What’s an IIPP? It is a written workplace safety program designed to improve employee safety and health and reduce injury and illness. According to the CA Department of Industrial Relations (the DIR), the 8 required elements of an IIPP are:

  • Responsibility
  • Compliance
  • Communication
  • Hazard Assessment
  • Accident/Exposure Investigation
  • Hazard Correction
  • Training and Instruction

The bad news: There is no pre-printed cookie-cutter formula that every employer can just download and implement and call it a day. Rather, creating an IIPP requires a highly individualized assessment, and periodic reassessment, of the actual workplace and the potential health and safety it holds for the employees.

The good news: Employers have a place to start. Specifically, the DIR provides a free tool to help employers design a customized IIPP appropriate to a specific workplace as well as a sample template to fill in once the program has been designed. The IIPP cannot be a static one-time document. It must evolve and reflect actual business circumstances. For example, when a physical workplace changes, the IIPP needs to be revisited. To be effective, and compliant, an IIPP must:

  • Fully involve all employees, supervisors, and management 
  • Identify the specific workplace hazards employees are exposed to
  • Correct identified hazards in an appropriate and timely manner
  • Provide effective training

So what’s an employer to do when something significant and pervasive like COVID-19 happens? The DIR recommends that employers assess COVID-related health hazards in the workplace and update their IIPPs to implement infection prevention measures.

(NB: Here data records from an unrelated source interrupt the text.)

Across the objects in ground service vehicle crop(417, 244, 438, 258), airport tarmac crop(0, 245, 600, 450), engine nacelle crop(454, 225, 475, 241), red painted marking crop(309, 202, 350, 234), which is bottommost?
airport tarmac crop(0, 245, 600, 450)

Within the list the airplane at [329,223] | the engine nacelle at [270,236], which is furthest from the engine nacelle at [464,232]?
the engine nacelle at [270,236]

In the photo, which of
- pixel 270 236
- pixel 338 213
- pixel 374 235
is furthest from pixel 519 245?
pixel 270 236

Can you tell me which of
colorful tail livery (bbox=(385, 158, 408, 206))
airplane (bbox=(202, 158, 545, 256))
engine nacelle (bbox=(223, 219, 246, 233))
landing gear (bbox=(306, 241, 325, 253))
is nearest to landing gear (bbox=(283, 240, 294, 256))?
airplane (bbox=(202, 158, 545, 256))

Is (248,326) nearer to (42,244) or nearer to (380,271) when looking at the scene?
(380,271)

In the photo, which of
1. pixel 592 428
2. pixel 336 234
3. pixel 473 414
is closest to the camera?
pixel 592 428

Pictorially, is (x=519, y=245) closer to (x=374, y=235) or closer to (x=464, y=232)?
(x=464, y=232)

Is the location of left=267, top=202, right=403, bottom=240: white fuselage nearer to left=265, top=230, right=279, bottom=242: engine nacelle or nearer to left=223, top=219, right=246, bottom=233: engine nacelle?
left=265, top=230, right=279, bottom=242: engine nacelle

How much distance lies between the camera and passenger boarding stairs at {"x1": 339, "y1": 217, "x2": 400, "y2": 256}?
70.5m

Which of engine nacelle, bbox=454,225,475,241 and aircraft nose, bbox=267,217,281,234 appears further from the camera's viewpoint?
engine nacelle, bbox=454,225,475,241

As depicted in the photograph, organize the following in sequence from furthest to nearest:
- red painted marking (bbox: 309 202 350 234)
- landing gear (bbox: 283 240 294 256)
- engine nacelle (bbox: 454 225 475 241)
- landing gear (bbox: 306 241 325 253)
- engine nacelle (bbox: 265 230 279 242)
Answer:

The current news: The first step is to assess the workplace and determine where the risk of COVID-19 exposure falls on OSHA’s hazard recognition pyramid. Once that’s done, current OSHA guidelines recommend that employers revisit and update their IIPP’s to include recommendations from the Centers for Disease Control and Prevention (CDC), Interim Guidance for Businesses and Employers to Plan and Respond to Coronavirus Disease 2019 (COVID-19), and Coronavirus Disease 2019 (COVID-19): How to Protect Yourself & Others. Current best practices applicable to all workplaces include:

  • Frequent hand-washing with soap and water for at least 20 seconds.
  • Avoiding touching eyes, nose, or mouth with unwashed hands.
  • Practicing good respiratory etiquette, including covering coughs and sneezes. PPE, anyone?
  • Avoiding close contact with people who are sick.
  • Staying home when sick.
  • Recognizing personal risk factors for increased danger from exposure.

When the new normal means that the workplace is an employee’s own home, house-boat, or remote coffee shop, does the IIPP apply? Indeed. Remote workers are to be addressed in and protected by the IIPP.

If COVID-19 is not incentive enough to prepare, or make current, an IIPP for your business, consider the fact that OSHA has proposed a new rule for 2021 that would require employers to provide employees with a copy of the written IIPP within five days of asking. That’s incentive, right?